声帯の長さは15mm程度という。そんな小さなところに刃物(どんなものか知らないけど、ポリープを切るもの)を入れるのだ。途中でえずいて声帯が動いてしまったら…。危険なことは素人でも分かる。 しかも、私は内転術の影響で二本の隙間が狭くなっている。
かなりねばったが、麻酔が効く時間のリミットとなり、あえなく断念。
「でも、分かったぞ!」
と先生。何が分かったんだろう…。あきらめずに、リベンジしてくれるという。ありがたい。

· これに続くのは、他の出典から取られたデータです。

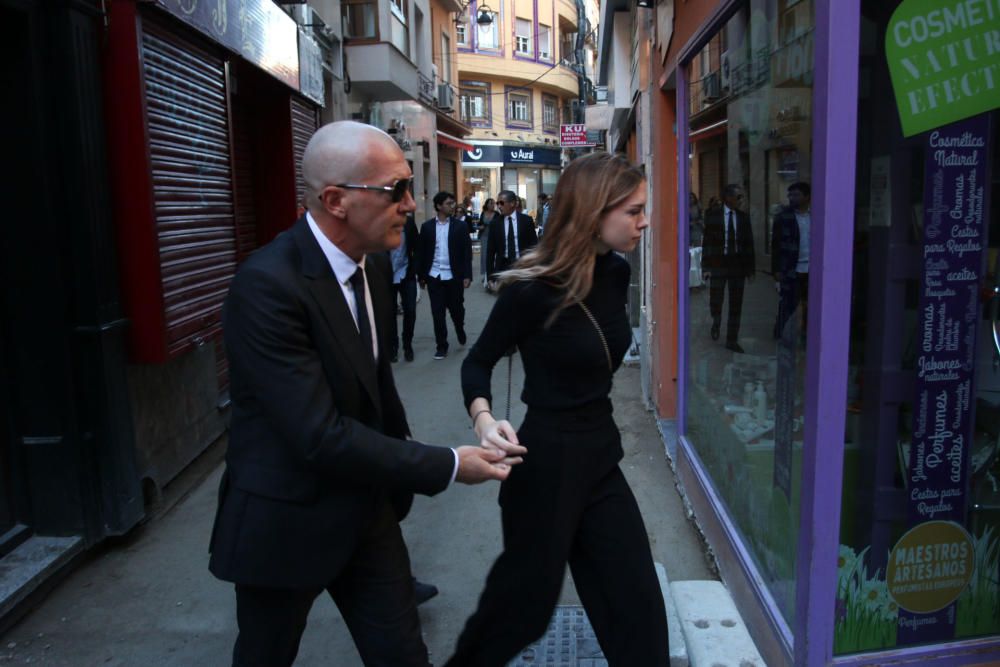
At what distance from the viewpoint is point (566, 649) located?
10.9 ft

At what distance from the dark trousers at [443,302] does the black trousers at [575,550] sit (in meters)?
7.23

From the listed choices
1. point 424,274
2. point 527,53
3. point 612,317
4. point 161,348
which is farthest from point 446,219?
point 527,53

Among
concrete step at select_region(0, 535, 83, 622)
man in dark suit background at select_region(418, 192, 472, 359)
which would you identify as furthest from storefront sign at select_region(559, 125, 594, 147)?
concrete step at select_region(0, 535, 83, 622)

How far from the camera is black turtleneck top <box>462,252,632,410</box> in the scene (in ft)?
8.23

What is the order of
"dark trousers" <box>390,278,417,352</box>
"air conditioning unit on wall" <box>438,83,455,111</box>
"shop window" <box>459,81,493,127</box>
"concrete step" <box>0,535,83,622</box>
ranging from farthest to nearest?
1. "shop window" <box>459,81,493,127</box>
2. "air conditioning unit on wall" <box>438,83,455,111</box>
3. "dark trousers" <box>390,278,417,352</box>
4. "concrete step" <box>0,535,83,622</box>

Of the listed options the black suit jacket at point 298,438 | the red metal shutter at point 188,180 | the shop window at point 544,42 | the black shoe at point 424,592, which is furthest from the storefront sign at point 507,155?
the black suit jacket at point 298,438

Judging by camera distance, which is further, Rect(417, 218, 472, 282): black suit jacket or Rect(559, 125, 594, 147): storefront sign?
Rect(559, 125, 594, 147): storefront sign

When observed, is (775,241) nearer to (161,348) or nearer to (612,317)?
(612,317)

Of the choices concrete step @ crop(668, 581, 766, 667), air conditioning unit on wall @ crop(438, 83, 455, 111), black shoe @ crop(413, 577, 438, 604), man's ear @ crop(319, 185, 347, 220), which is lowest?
black shoe @ crop(413, 577, 438, 604)

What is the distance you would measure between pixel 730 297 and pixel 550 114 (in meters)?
45.3

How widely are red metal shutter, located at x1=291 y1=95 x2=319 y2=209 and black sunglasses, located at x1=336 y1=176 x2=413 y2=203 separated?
6.06 metres

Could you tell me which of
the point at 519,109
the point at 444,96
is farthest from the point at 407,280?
the point at 519,109

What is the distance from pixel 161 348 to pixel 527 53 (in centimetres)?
4169

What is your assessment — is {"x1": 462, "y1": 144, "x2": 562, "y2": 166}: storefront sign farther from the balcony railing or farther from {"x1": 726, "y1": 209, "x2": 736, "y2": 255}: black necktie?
{"x1": 726, "y1": 209, "x2": 736, "y2": 255}: black necktie
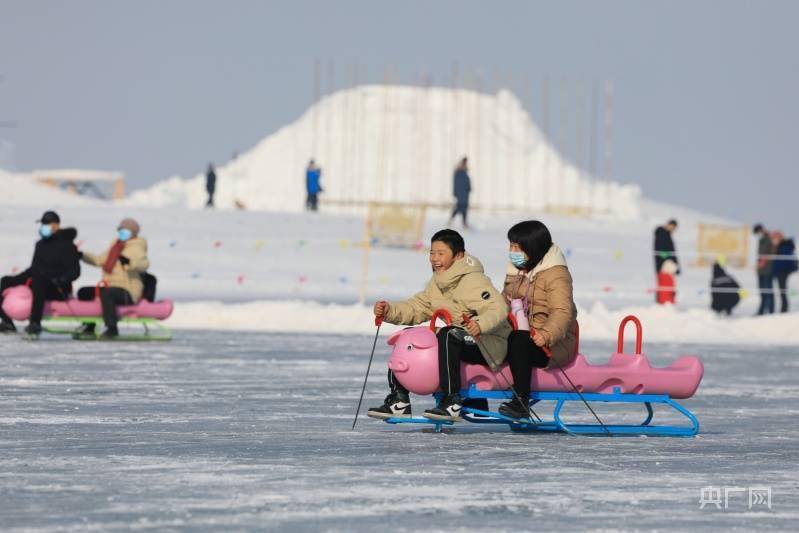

次回の手術の約束をして帰る。この日も費用はほとんどかからず。
3 三回目 3度目の正直
前回の手術からさらにおよそ2か月。ちょうど新年度の始業式の時期と重なった。この時期、1週間程度授業をしないことは可能だ。なんというよいタイミング^_^
前回と同じように麻酔をして開始すると、
「あれ? えずかない」
前回は、どんなにがまんしてもえずいてしまっていたのに、今回は静かにしていられる。
「絶対にうごかないぞ!」
という気分で、こちらも息を詰める。シーンとした緊張感が広がる。
「お いけるいける…」
という先生の声。もう気分は完全に協働作業。心の中で「先生、がんばって!」と思いっきり応援する。
そして、
パンパカパーン🎉 切除成功!
!\(^o^)/\(^o^)/\(^o^)/\(^o^)/
盛大に喜びたいし、先生にお礼を言いたい。が、声を出すことは厳禁だ。
「この後が大事だから、絶対に声出さないでくださいね」
と念押しをされ、頭を下げてこのクリニックを後にした。
時間的には職場に行けない時間ではなかったが、ぐったり疲れたので、手術が成功したことと、そのまま帰宅することをLineで連絡した。
それにしても、2回目と3回目、何が違ったんだろう。
先生、すごいな…
かくして、数年かぶり(5年くらい?)に、ポリープのないきれいな声帯を取り戻すことができた。